Every US president in the last five decades has characterized Israel’s settlement enterprise as a lamentable project damaging its long term prospects for peace.

US abstains from UN vote to end Israeli settlement building
NEW YORK – As she began explaining President Barack Obama’s decision to abstain from a vote on Friday at the Security Council condemning Israel for its settlement activity, US Ambassador to the UN Samantha Power opened with words from a former Republican president.
“The United States will not support the use of any additional land for the purpose of settlements during the transitional period,” she read, quoting president Ronald Reagan.
“Indeed, the immediate adoption of a settlement freeze by Israel, more than any other action, could create the confidence needed for wider participation in these talks. Further settlement activity is in no way necessary for the security of Israel and only diminishes the confidence of the Arabs that a final outcome can be freely and fairly negotiated.”
Power noted that every US president in the last five decades has characterized Israel’s settlement enterprise as a lamentable project damaging its long term prospects for peace. Yet most of those presidents also considered the UN an inappropriate venue for the airing of this policy and vetoed most resolutions on Israel throughout their presidencies.
Amnesty International, which supported Obama’s move, noted in their statement lauding the vote that it was “the first time in almost four decades that such a resolution has been passed.”
Indeed, US affirmative votes or abstentions in recent years have not been on the issue of settlements.
In 1967, after Israel won the war with neighboring Arab states and secured the West Bank, the Golan Heights east Jerusalem, the Gaza Strip and the Sinai, president Lyndon B.
Johnson immediately pushed a “land-for-peace” policy that would have respected the “territorial integrity” of all states involved in the conflict.
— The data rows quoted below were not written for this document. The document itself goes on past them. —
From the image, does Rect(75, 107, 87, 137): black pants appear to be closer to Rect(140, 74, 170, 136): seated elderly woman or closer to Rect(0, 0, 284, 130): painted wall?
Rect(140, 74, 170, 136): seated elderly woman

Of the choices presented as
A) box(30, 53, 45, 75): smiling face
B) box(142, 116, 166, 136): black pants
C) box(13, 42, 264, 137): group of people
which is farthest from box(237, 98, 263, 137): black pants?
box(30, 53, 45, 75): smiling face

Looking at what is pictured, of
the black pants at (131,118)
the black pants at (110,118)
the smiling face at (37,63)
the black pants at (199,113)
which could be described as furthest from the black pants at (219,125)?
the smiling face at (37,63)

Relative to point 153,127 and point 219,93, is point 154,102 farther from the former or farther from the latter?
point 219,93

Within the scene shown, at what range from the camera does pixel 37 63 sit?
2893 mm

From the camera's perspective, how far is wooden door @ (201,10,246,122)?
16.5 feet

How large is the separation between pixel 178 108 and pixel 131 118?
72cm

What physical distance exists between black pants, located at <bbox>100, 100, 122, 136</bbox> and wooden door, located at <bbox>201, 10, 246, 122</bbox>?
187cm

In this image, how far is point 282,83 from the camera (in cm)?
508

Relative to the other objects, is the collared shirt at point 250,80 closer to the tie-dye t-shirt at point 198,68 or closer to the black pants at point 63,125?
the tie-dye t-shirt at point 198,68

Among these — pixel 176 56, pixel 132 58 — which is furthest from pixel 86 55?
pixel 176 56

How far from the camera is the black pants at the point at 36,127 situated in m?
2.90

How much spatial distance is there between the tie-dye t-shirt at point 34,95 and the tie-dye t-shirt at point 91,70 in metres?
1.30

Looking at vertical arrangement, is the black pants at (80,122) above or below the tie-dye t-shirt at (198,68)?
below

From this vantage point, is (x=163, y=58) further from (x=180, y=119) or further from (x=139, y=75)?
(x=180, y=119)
Supporting a UN resolution seen at the time as a more palatable option to Israel than alternative drafts supported by the Soviet Union, Johnson supported a motion, Resolution 242, which called for Israel’s withdrawal from occupied territories in exchange for the “termination of all claims or states of belligerency and respect for and acknowledgment of the sovereignty, territorial integrity and political independence of every state in the area and their right to live in peace within secure and recognized boundaries free from threats or acts of force.”
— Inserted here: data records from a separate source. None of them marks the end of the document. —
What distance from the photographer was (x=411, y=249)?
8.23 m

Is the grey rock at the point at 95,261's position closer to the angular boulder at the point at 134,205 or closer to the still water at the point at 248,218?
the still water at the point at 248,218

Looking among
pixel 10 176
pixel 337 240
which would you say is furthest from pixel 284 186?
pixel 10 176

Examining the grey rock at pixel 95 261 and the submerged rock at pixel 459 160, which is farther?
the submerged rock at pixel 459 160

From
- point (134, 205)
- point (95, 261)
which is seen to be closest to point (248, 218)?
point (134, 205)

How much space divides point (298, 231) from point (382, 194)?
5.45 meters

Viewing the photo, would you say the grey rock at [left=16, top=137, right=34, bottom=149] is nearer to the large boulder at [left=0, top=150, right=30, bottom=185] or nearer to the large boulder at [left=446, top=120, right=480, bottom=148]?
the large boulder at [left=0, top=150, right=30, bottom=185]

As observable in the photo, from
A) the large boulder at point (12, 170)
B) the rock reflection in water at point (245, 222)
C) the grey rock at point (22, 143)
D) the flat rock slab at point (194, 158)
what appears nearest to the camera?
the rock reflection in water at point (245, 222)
Subsequent presidents supported similar motions that were based on this framework for a general Arab-Israeli peace – but they declined to litigate details in the Security Council. President Richard Nixon, for example, supported Resolution 338, which called for full implementation of 242. His UN envoy advised the White House during that time that “the expropriation or confiscation of land, the construction of housing on such land, the demolition or confiscation of buildings, including those having historic or religious significance, and the application of Israeli law to occupied portions of the city are detrimental to our common interests in [Jerusalem].
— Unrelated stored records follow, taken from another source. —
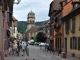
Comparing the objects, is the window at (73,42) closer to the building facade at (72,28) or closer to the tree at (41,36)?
the building facade at (72,28)

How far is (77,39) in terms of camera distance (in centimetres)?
3338

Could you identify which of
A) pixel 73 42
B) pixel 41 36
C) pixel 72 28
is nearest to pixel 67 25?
pixel 72 28

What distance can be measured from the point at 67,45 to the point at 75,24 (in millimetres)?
6050

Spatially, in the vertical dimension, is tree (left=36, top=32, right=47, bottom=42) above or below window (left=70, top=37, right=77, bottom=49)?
above

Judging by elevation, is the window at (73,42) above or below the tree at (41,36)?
below

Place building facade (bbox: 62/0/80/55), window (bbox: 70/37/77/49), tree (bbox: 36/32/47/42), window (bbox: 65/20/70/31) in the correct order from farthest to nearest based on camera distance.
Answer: tree (bbox: 36/32/47/42), window (bbox: 65/20/70/31), window (bbox: 70/37/77/49), building facade (bbox: 62/0/80/55)

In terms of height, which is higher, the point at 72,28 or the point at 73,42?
the point at 72,28

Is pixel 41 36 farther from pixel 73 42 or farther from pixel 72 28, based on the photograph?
pixel 73 42

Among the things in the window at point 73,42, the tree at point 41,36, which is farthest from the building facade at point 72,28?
the tree at point 41,36

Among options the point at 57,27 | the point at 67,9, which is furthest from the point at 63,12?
the point at 57,27

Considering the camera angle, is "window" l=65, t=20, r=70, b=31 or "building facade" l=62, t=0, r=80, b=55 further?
"window" l=65, t=20, r=70, b=31

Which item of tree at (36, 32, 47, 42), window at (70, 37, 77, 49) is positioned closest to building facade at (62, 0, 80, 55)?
window at (70, 37, 77, 49)

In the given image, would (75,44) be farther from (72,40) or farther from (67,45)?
(67,45)

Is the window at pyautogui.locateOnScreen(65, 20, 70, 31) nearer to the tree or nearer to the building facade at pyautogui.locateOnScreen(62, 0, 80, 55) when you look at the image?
the building facade at pyautogui.locateOnScreen(62, 0, 80, 55)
“The United States considers that the part of Jerusalem that came under the control of Israel in the June war, like other areas occupied by Israel, is governing the rights and obligations of an occupying power,” Charles Yost wrote.
Yost’s successor under Gerald Ford called settlements “illegal,” but the US did not vote at the time to reflect his position.
While Reagan maintained US policy in opposition to settlement activity, he never sought to codify that position in the UN Security Council, where he ultimately vetoed 18 Israel-related resolutions.
His successor, George H.W. Bush, a former UN ambassador, supported several resolutions on the Palestinian conflict that were condemnatory of Israel. He and his secretary of state, James Baker, repeatedly said that Israel’s settlement activity was designed to predetermine terms of a deal with the Palestinians, but his position did not take the form of a UN resolution.
President Bill Clinton also maintained this policy without supporting it at the Security Council.
President George W. Bush was in office when the international body first passed a resolution supporting a twostate solution, in 2002, and he supported one other resolution calling on Israel to end its destruction of Palestinian infrastructure around Ramallah during the second intifada.